Released: April 1984 – August 1988
Specs: 128KB RAM, 65C02 CPU
In my junior year of high school, I started to write more papers for English and other classes, and neither my handwriting nor a typewriter would cut it anymore. I had a Brother daisy wheel printer for my Apple II+, but it sounded like small arms fire crackling across Beirut whenever it cranked something out on its tractor feed paper.
Plus AppleWorks, one of the early word processing programs, didn’t work on my Apple II+.
Fortunately for me, our high school’s library had an Apple //c lurking in one corner by the exit doors, and the librarian (Ms. Newnan) was kind enough to let me skip my lunches and hang out there instead of the noisy cafeteria where I’d been assigned to be.
I spent that time doing homework and papers at first as part of my renewed interest in doing well enough in school to get the hell out of that town, but then it slowly dawned on me.
I could write stories on this thing.
For most of my childhood, I’d told people that I wanted to be a movie director when I grew up, thinking that was the main way that I could make stories come alive for an audience. From what I’d read about George Lucas and Steven Spielberg, I assumed that they just showed up with a story they wanted to tell and then ordered a crew and actors around to do it.
When I wrote and performed stories for my class as a kid, I usually wrote them as scripts that only I could decipher and perform, sometimes improvising on the fly based on their reactions.

Once I got to high school, I’d read enough to recognize that real stories had paragraphs and descriptions and dialogue. My interests became more literary, and my answer to the slightly-changed question (“What do you plan to do for a career?”) metamorphosed into becoming an easily-employable college professor who wrote fiction in his copious free time.
(Hey, we didn’t have the Internet then to disabuse us of our delusions. What little I saw of my guidance counselor, she could only predict that I’d end up in college or prison.)
Access to the library’s Apple //c meant that I could type my work and correct it, and that led to my first attempts at stories with beginnings, middles, and ends. Most of the early ones were fairy tale-like, but then they grew more and more solid as time went on.

(It’s interesting to me that my own storytelling evolution followed that of humans: ad hoc performances to drama to simple myths to more complex stories.)
Around this time, the show Twin Peaks had already aired its first season and I was fascinated by the idea of an FBI agent like Dale Cooper for whom emotion was an important part of his detective work. As an proto-emo kid myself, fighting evil while looking dramatically cool to girls appealed to me deeply.
So when we were assigned to write our own Canterbury Tale after reading them for English class, mine was “The F.B.I. Agent’s Tale,” not about Dale Cooper but about an agent a little more like me at the time: creative and heartsick, turning his back on the ordinary world to fight evil alone.

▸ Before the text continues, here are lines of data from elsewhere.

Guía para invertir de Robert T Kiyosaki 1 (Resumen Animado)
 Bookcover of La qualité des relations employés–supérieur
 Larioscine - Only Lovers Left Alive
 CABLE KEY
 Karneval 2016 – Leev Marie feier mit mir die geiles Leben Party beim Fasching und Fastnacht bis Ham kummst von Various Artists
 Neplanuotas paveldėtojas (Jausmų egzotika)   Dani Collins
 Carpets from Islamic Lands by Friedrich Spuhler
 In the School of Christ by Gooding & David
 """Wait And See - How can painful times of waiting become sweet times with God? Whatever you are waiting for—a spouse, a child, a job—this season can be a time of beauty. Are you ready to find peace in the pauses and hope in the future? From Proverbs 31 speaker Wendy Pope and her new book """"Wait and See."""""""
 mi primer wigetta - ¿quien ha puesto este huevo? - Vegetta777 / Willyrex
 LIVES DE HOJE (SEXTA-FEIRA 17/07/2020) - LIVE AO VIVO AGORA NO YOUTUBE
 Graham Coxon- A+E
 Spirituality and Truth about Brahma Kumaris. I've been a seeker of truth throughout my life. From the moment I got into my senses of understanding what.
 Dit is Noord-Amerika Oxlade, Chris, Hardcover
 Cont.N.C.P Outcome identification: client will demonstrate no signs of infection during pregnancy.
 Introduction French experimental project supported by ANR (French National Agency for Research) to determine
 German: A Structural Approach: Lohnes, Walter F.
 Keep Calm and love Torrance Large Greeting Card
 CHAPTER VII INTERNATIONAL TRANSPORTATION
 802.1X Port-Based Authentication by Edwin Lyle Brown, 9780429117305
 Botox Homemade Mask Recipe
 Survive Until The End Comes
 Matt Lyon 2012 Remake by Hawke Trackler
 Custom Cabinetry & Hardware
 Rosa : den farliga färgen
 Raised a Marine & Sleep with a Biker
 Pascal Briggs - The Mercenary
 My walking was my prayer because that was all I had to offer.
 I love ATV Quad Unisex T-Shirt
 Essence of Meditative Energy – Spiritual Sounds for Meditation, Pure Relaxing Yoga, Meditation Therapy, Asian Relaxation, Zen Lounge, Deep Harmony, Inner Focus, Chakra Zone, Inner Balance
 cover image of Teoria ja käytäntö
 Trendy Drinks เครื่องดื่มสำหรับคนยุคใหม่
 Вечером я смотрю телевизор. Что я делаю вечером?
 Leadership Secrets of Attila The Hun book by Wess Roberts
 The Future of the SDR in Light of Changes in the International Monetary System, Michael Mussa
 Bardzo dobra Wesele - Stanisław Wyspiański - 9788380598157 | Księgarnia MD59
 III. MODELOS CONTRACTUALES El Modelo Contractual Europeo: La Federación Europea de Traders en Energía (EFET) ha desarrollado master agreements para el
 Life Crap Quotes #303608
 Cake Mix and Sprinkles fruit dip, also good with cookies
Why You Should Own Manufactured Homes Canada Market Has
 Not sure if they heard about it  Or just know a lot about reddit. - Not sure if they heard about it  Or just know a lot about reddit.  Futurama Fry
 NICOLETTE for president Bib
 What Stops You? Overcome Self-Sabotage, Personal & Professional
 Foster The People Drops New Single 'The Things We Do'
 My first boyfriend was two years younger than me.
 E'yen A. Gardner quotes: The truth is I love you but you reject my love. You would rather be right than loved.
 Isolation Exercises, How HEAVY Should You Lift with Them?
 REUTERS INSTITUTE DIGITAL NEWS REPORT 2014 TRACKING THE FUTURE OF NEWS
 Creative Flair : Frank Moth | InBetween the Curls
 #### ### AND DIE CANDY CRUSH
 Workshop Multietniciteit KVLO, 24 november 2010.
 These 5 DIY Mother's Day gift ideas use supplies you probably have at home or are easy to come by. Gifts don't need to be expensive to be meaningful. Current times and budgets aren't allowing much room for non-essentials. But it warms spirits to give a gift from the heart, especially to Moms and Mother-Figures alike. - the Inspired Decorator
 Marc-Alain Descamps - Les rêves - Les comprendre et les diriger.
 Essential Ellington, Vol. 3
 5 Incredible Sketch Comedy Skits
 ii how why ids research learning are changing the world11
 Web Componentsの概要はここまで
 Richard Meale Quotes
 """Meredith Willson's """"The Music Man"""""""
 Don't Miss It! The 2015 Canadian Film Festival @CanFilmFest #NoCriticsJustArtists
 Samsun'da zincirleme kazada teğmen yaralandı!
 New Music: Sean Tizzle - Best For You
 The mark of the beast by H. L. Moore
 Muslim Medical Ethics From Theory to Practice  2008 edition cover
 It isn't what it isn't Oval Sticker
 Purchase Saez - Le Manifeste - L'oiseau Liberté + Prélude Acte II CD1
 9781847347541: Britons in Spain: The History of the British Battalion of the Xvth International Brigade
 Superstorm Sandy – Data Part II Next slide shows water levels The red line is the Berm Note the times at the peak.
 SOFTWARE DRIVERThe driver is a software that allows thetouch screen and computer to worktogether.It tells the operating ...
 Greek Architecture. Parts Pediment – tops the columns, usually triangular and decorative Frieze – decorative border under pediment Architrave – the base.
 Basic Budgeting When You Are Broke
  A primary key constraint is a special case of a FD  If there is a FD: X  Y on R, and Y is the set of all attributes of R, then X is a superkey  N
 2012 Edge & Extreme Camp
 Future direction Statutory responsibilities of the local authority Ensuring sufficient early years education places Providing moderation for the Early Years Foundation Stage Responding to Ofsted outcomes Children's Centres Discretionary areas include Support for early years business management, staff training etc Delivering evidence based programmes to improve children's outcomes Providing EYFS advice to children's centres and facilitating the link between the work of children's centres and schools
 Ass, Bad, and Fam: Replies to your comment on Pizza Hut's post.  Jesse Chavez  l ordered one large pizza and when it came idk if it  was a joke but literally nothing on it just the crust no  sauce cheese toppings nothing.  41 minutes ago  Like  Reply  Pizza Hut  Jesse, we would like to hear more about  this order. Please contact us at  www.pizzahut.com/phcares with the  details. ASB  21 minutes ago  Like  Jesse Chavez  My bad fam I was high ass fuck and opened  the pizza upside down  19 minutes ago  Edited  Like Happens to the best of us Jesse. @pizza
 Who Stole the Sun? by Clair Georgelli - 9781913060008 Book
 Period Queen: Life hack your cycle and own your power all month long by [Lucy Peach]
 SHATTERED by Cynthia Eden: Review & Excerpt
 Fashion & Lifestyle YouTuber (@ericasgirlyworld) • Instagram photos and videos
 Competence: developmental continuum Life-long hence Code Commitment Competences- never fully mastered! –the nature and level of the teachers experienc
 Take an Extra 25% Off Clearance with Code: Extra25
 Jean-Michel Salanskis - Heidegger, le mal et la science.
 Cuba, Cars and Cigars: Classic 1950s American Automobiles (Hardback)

I packed a lot into that story, including some indecision about my future, my split interests between the artistic and the practical, and my desire to do good in the world without having to be around people too much. It had a sad ending, of course, as I perceived to be most likely for me given my high school romances so far.
It was not even close to a good story.
But it was a whole story, and I’d written it with passion from my own (bizarrely perceived) experience. I sat down like a professional, typed in the words, rewrote them as necessary to sound better and more convincing, and birthed a blobby and emotional Thing to share with the world.
It took a lot more writing for those lessons to stick, especially the one about steering toward emotion and mutated personal experience instead of jokes and gags.
I’m not sure any of that could have happened as easily if I’d written by hand or on a typewriter. I needed the friendly (to me, after all my programming) feel of a computer keyboard to invite me in, and what I’d learned about development taught me how to shape things over and over until they felt right.
I spent years afterward trying to learn the “right” way to write a story with scene and structure, character and motivation, plot points and arcs…and really, I more or less had the basic technique down in 1991. All that was left was increasing my practice and improving my taste so I knew when not to stop fixing.
The first real story of my career started because one librarian perceived that I needed a quiet place and an Apple //c more than to be in the cafeteria. I’m grateful she did.